2. Representations and Warranties.
(a) The Sponsor and each of the Insiders, with respect to itself, herself or himself, represent and warrant to the Company that it, she or he has the full right and power, without violating any agreement to which it, she or he is bound (including, without limitation, any non-competition or non-solicitation agreement with any employer or former employer), to enter into this Letter Agreement, as applicable, and to serve as an officer of the Company and/or a director on the Company’s Board of Director (the “Board”), as applicable, and each of the Insiders hereby consents to being named in the Prospectus, road show and any other materials as an officer and/or director of the Company, as applicable.

● **WRITTEN PROBLEM 1**:
Answer these questions using the representations and warranties clause.
(a) To whom do the Sponsor and the Insiders make their representation and warranty?
(b) What kind of agreement does the clause name as an example of one they must not violate?
(c) In which materials do the Insiders consent to being named?
● **WRITTEN PROBLEM 2**: Summarize the representations and warranties clause in two sentences.
● **WRITTEN PROBLEM 3**: Please repeat the stretch of the representations and warranties clause from "(a) The Sponsor" through "Company, as applicable.".

● **DATASET RECORDS**:

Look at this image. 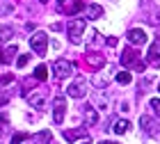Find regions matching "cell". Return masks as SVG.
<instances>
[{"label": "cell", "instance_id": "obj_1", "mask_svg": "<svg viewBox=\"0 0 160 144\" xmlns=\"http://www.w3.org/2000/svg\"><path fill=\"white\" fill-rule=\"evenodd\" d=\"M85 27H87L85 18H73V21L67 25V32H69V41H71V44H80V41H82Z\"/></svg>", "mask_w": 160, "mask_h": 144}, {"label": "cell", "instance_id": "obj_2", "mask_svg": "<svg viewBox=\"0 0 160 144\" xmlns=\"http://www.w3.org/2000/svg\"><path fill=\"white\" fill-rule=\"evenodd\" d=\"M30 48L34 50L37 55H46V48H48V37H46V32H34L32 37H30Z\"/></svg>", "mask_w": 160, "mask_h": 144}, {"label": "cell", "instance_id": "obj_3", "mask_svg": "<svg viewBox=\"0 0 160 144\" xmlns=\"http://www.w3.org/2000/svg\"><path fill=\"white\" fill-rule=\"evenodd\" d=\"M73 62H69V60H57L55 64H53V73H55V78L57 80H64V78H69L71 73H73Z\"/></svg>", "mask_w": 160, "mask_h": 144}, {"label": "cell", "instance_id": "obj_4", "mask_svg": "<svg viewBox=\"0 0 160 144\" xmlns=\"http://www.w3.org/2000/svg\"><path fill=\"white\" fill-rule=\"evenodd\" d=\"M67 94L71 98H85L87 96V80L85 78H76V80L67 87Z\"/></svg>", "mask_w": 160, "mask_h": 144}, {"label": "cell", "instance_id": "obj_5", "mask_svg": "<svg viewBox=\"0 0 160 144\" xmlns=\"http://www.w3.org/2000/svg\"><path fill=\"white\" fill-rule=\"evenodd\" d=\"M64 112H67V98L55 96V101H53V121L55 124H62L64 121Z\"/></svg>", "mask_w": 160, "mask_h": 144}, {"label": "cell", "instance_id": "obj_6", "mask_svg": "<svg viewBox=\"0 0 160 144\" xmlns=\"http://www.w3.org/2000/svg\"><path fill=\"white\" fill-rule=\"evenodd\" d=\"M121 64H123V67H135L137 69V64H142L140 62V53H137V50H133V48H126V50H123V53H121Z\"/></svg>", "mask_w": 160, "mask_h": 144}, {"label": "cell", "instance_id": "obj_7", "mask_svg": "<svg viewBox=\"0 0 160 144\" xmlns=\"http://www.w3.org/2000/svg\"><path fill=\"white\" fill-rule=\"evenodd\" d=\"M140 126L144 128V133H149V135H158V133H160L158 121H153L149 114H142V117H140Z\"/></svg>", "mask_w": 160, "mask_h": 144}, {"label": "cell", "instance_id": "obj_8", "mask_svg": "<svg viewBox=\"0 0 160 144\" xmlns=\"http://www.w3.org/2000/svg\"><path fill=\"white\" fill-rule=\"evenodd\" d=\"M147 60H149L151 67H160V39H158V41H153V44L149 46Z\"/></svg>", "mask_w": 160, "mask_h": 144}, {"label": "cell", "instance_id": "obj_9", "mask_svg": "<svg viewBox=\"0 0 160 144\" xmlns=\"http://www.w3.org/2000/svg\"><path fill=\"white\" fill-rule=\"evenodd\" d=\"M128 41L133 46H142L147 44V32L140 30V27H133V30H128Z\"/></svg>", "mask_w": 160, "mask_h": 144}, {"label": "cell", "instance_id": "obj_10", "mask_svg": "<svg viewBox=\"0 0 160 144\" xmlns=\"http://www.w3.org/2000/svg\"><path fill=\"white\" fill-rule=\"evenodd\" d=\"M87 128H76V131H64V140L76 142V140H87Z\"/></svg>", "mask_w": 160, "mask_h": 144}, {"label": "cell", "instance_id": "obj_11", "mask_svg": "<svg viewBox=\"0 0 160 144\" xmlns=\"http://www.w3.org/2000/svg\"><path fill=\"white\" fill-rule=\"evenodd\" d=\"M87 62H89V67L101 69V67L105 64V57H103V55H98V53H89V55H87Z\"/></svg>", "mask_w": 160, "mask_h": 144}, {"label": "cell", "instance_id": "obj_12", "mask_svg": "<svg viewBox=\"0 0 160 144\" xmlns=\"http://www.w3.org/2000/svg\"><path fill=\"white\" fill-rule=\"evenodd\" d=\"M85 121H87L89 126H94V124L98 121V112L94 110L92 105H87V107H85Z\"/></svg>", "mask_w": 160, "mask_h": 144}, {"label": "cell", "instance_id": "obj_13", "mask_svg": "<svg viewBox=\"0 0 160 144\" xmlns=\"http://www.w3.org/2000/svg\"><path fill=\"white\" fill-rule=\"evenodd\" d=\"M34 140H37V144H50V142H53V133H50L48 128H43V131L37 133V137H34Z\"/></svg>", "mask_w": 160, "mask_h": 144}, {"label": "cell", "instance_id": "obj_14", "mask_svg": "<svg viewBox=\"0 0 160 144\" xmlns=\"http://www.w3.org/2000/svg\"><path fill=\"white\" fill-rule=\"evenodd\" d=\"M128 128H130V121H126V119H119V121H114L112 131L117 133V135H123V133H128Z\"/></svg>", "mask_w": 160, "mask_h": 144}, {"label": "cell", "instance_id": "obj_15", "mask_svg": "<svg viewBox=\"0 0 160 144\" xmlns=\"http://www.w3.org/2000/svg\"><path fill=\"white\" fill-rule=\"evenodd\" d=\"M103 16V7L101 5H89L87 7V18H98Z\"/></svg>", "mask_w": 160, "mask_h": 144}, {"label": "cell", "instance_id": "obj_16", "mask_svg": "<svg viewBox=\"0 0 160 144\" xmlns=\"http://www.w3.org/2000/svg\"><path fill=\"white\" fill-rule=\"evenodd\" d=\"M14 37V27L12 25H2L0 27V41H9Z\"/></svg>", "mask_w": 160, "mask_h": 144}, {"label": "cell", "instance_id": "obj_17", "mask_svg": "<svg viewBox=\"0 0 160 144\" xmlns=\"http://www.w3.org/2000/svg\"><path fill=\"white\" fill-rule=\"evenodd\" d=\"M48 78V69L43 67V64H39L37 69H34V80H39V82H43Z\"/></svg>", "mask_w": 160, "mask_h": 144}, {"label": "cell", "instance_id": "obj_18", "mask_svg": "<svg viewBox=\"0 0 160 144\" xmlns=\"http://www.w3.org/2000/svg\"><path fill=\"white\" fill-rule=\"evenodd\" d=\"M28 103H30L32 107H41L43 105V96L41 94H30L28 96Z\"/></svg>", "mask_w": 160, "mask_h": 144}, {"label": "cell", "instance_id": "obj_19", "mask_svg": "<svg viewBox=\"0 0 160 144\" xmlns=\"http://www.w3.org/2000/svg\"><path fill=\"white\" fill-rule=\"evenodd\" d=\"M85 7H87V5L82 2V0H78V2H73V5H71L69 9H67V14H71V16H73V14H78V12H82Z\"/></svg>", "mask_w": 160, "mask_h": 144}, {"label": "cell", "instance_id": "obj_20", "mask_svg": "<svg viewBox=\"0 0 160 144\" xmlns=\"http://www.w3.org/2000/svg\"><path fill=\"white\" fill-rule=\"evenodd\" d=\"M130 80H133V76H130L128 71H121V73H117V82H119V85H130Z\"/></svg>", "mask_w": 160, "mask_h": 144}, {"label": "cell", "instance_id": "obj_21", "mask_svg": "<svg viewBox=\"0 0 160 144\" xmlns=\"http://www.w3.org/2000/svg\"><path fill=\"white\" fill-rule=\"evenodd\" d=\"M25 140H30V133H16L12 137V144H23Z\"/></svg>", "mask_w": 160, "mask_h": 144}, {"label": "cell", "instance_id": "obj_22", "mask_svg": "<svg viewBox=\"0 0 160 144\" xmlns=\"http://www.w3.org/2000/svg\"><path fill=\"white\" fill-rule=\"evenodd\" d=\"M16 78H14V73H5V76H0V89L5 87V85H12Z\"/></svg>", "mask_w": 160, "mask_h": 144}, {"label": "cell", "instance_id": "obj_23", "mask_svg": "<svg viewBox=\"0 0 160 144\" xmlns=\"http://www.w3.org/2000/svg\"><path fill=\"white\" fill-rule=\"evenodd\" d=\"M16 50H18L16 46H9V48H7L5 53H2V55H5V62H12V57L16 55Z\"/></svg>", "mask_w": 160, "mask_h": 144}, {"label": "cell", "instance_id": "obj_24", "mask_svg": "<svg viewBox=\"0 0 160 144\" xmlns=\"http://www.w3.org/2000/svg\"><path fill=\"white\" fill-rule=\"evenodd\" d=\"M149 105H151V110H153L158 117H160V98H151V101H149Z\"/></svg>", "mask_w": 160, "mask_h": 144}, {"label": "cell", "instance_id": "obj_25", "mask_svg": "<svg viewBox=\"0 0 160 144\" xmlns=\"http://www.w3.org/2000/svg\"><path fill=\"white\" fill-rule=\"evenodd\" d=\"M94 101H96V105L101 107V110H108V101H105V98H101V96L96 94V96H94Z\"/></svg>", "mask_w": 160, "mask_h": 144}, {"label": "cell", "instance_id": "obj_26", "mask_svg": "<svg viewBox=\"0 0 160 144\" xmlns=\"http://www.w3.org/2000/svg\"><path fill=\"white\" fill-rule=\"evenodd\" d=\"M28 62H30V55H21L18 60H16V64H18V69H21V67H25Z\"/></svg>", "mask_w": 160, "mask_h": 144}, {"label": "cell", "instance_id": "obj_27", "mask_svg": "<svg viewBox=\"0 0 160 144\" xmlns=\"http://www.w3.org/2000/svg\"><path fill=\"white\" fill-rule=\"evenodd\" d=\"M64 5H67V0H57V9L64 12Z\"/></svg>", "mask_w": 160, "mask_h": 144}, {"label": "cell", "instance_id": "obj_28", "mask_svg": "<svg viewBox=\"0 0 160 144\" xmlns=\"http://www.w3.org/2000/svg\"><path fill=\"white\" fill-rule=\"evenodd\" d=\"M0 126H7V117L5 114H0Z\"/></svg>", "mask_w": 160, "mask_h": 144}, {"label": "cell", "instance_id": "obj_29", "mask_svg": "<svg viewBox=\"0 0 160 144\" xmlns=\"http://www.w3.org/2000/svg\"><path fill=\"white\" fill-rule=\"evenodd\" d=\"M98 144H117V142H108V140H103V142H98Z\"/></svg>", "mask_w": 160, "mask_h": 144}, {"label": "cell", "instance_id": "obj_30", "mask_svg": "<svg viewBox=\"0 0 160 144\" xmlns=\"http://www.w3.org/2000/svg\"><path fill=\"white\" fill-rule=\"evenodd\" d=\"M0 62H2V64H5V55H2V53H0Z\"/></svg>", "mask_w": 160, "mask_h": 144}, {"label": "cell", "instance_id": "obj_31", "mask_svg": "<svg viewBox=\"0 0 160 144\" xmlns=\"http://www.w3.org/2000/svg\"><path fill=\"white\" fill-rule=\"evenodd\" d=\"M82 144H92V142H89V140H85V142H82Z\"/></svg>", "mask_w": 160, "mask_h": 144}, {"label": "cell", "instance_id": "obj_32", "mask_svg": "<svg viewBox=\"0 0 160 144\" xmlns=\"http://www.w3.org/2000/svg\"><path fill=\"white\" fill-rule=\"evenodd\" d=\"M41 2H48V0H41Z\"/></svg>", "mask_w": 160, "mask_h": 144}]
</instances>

...

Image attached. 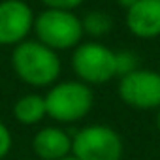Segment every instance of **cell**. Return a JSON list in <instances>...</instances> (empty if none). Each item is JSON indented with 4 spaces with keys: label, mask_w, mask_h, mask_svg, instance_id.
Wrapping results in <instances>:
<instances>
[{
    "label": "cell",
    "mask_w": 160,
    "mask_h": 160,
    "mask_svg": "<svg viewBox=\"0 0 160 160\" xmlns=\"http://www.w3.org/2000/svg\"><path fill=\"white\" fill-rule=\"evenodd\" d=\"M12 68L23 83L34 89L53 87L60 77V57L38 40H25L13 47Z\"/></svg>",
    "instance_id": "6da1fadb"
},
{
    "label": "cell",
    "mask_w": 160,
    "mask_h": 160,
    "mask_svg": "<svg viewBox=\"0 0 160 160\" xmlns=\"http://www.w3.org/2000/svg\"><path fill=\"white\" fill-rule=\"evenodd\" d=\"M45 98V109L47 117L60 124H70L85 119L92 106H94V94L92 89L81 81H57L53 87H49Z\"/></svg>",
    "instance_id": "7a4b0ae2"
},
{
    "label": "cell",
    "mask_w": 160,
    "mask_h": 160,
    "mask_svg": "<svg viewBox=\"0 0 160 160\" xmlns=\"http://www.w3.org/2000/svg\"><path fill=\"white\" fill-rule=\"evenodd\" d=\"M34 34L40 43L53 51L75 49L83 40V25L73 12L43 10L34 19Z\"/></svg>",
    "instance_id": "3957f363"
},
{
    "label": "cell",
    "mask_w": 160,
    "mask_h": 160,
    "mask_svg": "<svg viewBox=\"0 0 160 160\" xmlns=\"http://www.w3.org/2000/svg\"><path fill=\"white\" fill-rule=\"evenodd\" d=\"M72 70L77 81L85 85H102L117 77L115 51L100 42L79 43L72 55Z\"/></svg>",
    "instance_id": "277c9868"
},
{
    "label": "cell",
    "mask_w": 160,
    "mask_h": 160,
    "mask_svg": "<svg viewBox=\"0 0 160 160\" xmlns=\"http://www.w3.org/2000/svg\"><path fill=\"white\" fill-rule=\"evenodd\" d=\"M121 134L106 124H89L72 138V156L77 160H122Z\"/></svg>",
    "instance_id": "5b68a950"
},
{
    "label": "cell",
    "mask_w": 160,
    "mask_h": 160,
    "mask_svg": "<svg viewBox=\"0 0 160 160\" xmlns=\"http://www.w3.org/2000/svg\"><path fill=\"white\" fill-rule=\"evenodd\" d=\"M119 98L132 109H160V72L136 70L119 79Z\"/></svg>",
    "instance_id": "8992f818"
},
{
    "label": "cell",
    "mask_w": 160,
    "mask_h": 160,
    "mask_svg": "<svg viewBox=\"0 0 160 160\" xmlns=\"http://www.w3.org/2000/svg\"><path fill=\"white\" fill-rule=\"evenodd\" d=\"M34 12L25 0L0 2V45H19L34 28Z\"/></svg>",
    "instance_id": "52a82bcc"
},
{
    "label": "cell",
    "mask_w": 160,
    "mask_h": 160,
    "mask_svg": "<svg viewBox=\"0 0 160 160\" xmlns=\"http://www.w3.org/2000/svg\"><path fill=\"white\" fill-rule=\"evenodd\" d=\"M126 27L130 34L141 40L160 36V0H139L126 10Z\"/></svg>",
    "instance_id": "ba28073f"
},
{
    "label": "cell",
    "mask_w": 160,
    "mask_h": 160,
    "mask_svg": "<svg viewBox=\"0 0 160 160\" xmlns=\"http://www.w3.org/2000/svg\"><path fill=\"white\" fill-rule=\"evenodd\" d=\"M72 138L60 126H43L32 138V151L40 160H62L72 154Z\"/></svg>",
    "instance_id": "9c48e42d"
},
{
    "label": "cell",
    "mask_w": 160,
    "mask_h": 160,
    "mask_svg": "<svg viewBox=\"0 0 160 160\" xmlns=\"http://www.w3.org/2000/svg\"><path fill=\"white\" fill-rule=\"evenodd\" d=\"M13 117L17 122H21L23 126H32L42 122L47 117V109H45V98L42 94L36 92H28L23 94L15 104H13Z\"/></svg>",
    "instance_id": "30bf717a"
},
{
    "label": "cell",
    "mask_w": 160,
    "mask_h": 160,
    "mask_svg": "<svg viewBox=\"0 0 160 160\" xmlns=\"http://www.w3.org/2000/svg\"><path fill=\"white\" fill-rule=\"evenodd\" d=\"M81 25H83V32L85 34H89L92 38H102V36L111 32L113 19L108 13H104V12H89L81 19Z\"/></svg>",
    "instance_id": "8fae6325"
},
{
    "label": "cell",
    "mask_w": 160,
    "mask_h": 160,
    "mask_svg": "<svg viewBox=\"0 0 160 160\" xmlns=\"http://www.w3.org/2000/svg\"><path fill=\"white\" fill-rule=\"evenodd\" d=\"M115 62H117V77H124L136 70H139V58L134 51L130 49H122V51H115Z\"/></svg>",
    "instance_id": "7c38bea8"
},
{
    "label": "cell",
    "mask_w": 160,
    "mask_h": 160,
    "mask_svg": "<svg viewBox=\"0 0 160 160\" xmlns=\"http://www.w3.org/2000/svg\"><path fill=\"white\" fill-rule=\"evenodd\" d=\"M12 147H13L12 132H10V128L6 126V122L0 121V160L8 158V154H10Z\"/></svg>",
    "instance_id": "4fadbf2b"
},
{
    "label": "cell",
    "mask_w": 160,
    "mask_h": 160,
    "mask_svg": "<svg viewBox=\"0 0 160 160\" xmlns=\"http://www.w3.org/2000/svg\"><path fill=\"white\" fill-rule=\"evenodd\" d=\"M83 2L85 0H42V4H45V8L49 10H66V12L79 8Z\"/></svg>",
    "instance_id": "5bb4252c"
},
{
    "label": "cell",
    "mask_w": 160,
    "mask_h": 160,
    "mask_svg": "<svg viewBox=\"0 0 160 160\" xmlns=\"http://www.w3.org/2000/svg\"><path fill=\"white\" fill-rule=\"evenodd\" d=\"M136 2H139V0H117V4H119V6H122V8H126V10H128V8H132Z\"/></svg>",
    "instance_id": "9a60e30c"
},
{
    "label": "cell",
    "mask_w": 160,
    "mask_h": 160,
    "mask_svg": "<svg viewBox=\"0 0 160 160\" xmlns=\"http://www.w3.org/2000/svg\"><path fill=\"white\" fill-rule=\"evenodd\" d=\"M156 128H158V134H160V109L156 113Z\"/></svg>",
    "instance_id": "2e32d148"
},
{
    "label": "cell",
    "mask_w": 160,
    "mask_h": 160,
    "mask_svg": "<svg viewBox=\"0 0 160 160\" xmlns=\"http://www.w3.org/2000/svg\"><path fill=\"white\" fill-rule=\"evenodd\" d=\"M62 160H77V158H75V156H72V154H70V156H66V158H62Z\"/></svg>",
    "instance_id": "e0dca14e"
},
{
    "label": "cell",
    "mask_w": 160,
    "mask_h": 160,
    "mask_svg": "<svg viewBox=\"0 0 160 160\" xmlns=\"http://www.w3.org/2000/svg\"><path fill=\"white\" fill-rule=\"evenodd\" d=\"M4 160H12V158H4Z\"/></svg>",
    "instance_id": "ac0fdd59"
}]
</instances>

● **WRITTEN REPLY 1**:
(a) To the Company.
(b) Any non-competition or non-solicitation agreement with any employer or former employer.
(c) The Prospectus, road show and any other materials.

● **WRITTEN REPLY 2**: The Sponsor and each Insider represent and warrant to the Company that they have the full right and power, without violating any agreement that binds them, to enter into the Letter Agreement and to serve as an officer of the Company and/or a director on its Board, as applicable. Each Insider also consents to being named in the Prospectus, road show and any other materials as an officer and/or director of the Company, as applicable.

● **WRITTEN REPLY 3**:
(a) The Sponsor and each of the Insiders, with respect to itself, herself or himself, represent and warrant to the Company that it, she or he has the full right and power, without violating any agreement to which it, she or he is bound (including, without limitation, any non-competition or non-solicitation agreement with any employer or former employer), to enter into this Letter Agreement, as applicable, and to serve as an officer of the Company and/or a director on the Company’s Board of Director (the “Board”), as applicable, and each of the Insiders hereby consents to being named in the Prospectus, road show and any other materials as an officer and/or director of the Company, as applicable.